▸ Spatial reasoning question records
####################
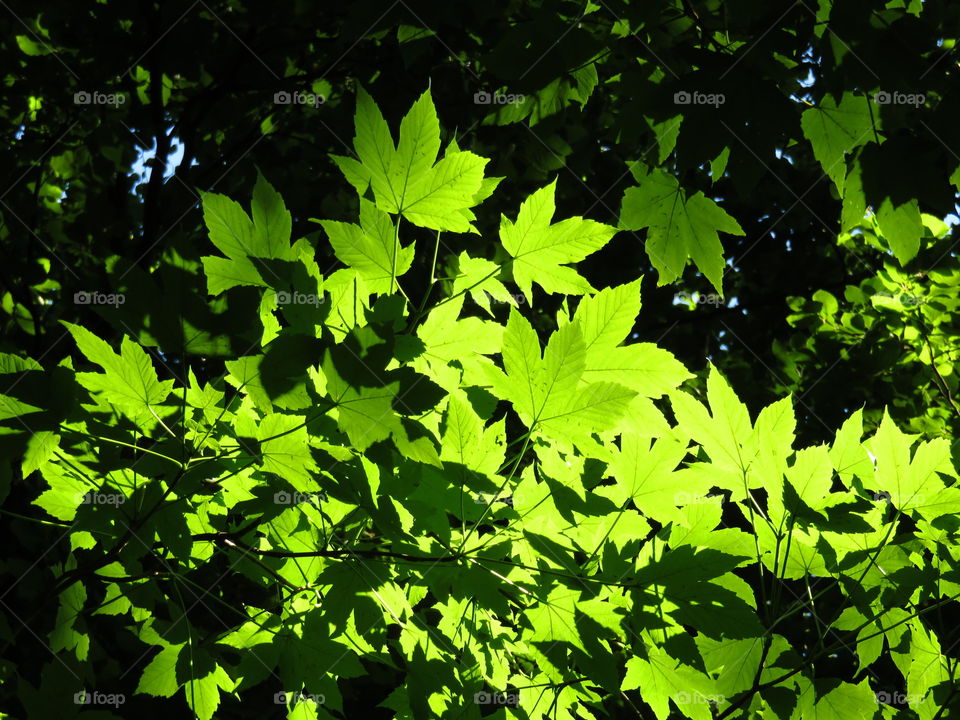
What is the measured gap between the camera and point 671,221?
1.85 metres

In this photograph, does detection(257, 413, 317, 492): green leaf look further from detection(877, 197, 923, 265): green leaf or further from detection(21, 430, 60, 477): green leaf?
detection(877, 197, 923, 265): green leaf

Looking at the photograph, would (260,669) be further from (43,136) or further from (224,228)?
(43,136)

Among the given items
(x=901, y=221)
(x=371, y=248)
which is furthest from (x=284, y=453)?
(x=901, y=221)

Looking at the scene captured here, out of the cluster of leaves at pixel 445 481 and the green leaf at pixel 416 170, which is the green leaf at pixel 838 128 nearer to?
the cluster of leaves at pixel 445 481

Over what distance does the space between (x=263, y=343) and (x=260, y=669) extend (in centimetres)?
61

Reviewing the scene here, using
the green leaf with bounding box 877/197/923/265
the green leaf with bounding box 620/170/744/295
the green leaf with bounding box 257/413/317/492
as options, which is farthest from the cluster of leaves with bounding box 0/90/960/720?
the green leaf with bounding box 620/170/744/295

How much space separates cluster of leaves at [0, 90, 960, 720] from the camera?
108 cm

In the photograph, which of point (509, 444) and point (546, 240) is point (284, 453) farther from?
point (546, 240)

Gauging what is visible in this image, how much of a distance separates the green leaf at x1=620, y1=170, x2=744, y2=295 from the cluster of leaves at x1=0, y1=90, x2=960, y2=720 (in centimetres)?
53

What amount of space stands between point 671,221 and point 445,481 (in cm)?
100

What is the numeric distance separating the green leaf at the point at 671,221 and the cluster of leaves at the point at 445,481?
1.74 ft

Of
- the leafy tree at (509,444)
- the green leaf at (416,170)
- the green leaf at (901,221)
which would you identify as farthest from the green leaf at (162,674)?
the green leaf at (901,221)

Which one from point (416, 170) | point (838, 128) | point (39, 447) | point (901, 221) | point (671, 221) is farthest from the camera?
point (671, 221)

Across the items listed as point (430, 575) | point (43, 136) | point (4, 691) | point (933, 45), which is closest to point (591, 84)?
point (933, 45)
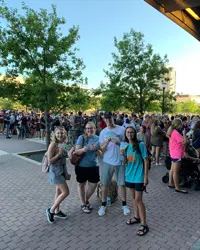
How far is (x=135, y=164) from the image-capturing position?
3615 millimetres

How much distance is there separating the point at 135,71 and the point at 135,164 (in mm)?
12767

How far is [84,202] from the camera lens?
4.42 metres

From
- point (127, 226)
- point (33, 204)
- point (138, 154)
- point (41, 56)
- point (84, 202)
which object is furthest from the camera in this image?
point (41, 56)

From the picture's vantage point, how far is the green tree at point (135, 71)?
50.6 feet

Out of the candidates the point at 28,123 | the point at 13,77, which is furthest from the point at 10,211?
the point at 28,123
####################
Reproduce the items word for word, starting at the line that contains "Which one from" and ending at the last item. Leave any pictures out of your answer.

▸ THE SOLUTION
Which one from point (416, 170) | point (838, 128) | point (39, 447) | point (901, 221) | point (671, 221) is farthest from the camera?
point (671, 221)

Across the items listed as point (430, 575) | point (43, 136) | point (4, 691) | point (933, 45), which is closest to point (591, 84)?
point (933, 45)
How far is (x=135, y=164) from the image-capturing position?
3615 millimetres

How much distance is there separating the point at 135,71 and the point at 135,164 (in mm)?
12767

How far is [84,202] from the camera lens?
4.42 metres

From
- point (127, 226)
- point (33, 204)
- point (138, 154)
- point (41, 56)
- point (84, 202)
which object is furthest from the camera in this image?
point (41, 56)

From the picture's vantage point, how far is the green tree at point (135, 71)?
50.6 feet

Out of the candidates the point at 28,123 | the point at 13,77, which is furthest from the point at 10,211?
the point at 28,123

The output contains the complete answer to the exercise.